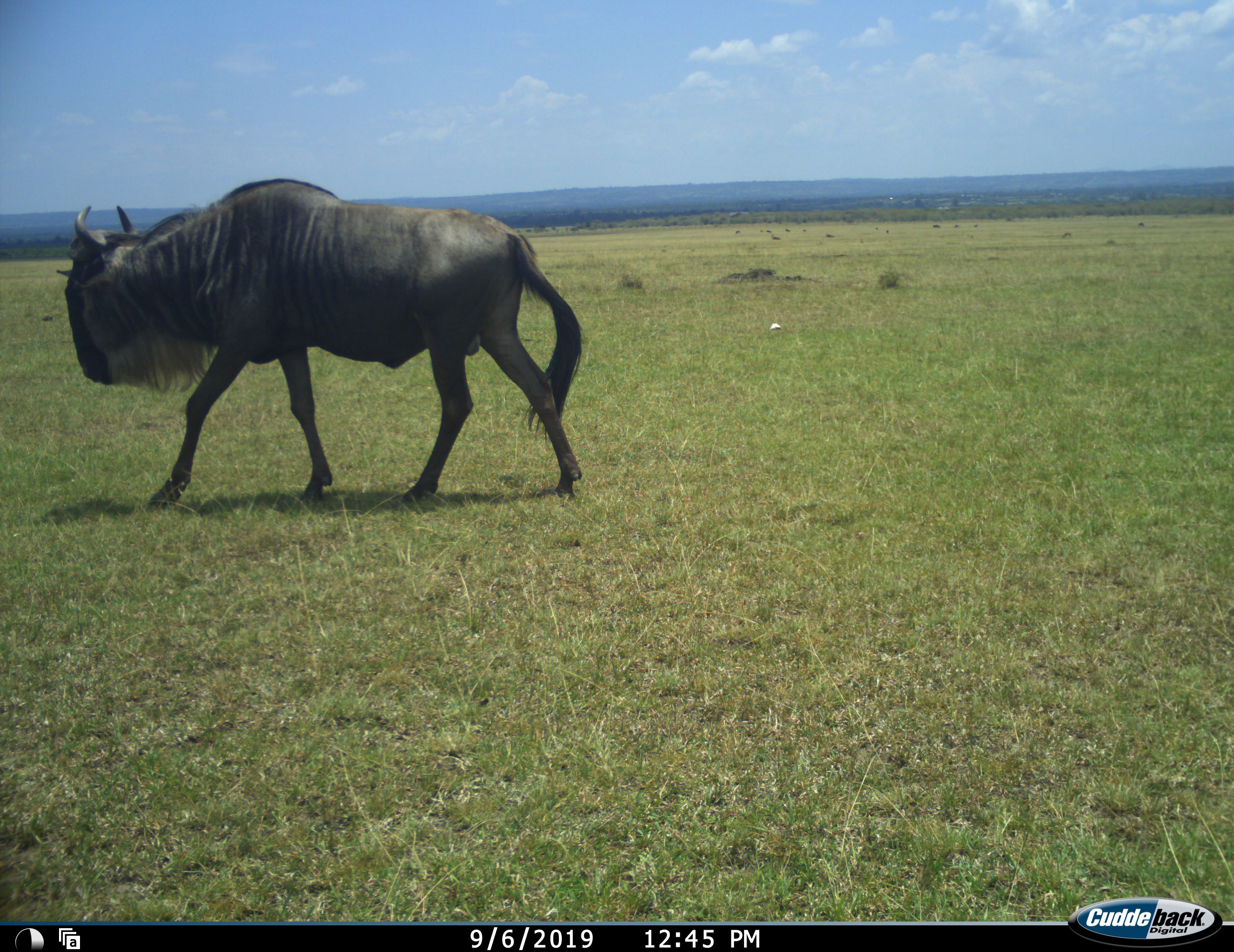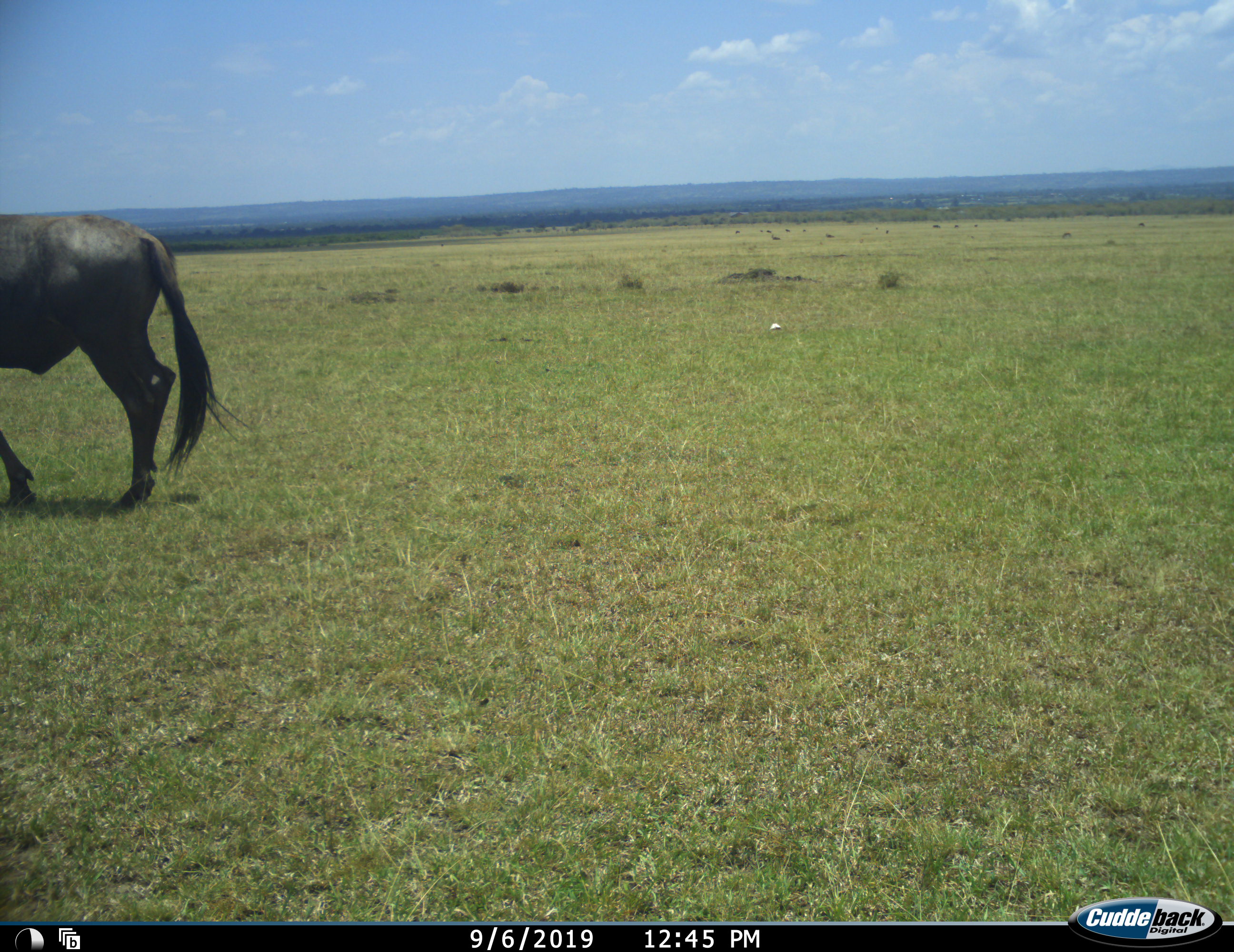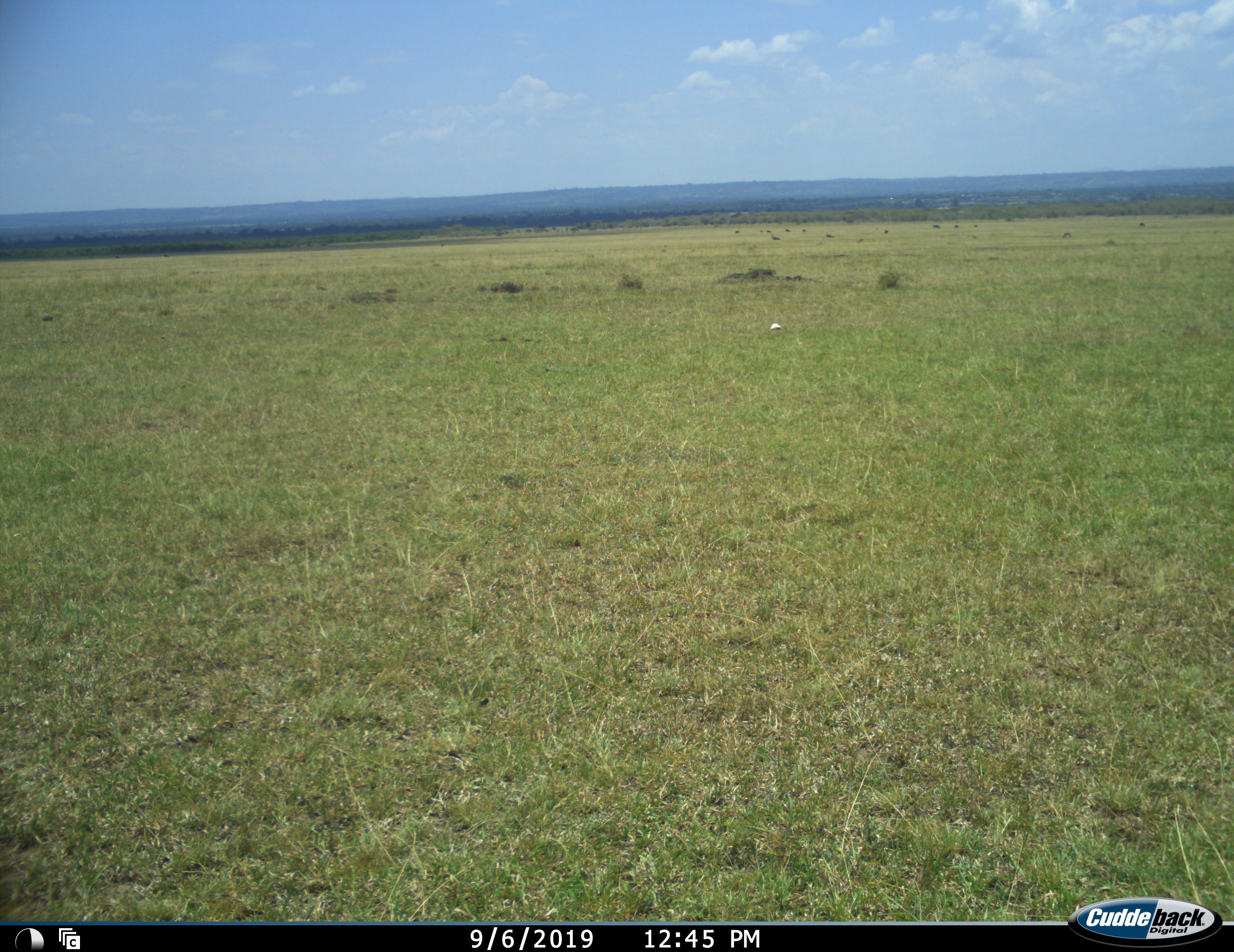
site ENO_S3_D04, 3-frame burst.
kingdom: Animalia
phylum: Chordata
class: Mammalia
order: Artiodactyla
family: Bovidae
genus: Connochaetes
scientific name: Connochaetes taurinus taurinus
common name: blue wildebeest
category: wildebeestblue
Wildebeestblue (blue wildebeest) (Connochaetes taurinus taurinus), count 1. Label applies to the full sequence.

- [Work task]: Reproduce every entry exactly; images stay out.

- [Response]:
site ENO_S3_D04, 3-frame burst.
kingdom: Animalia
phylum: Chordata
class: Mammalia
order: Artiodactyla
family: Bovidae
genus: Connochaetes
scientific name: Connochaetes taurinus taurinus
common name: blue wildebeest
category: wildebeestblue
Wildebeestblue (blue wildebeest) (Connochaetes taurinus taurinus), count 1. Label applies to the full sequence.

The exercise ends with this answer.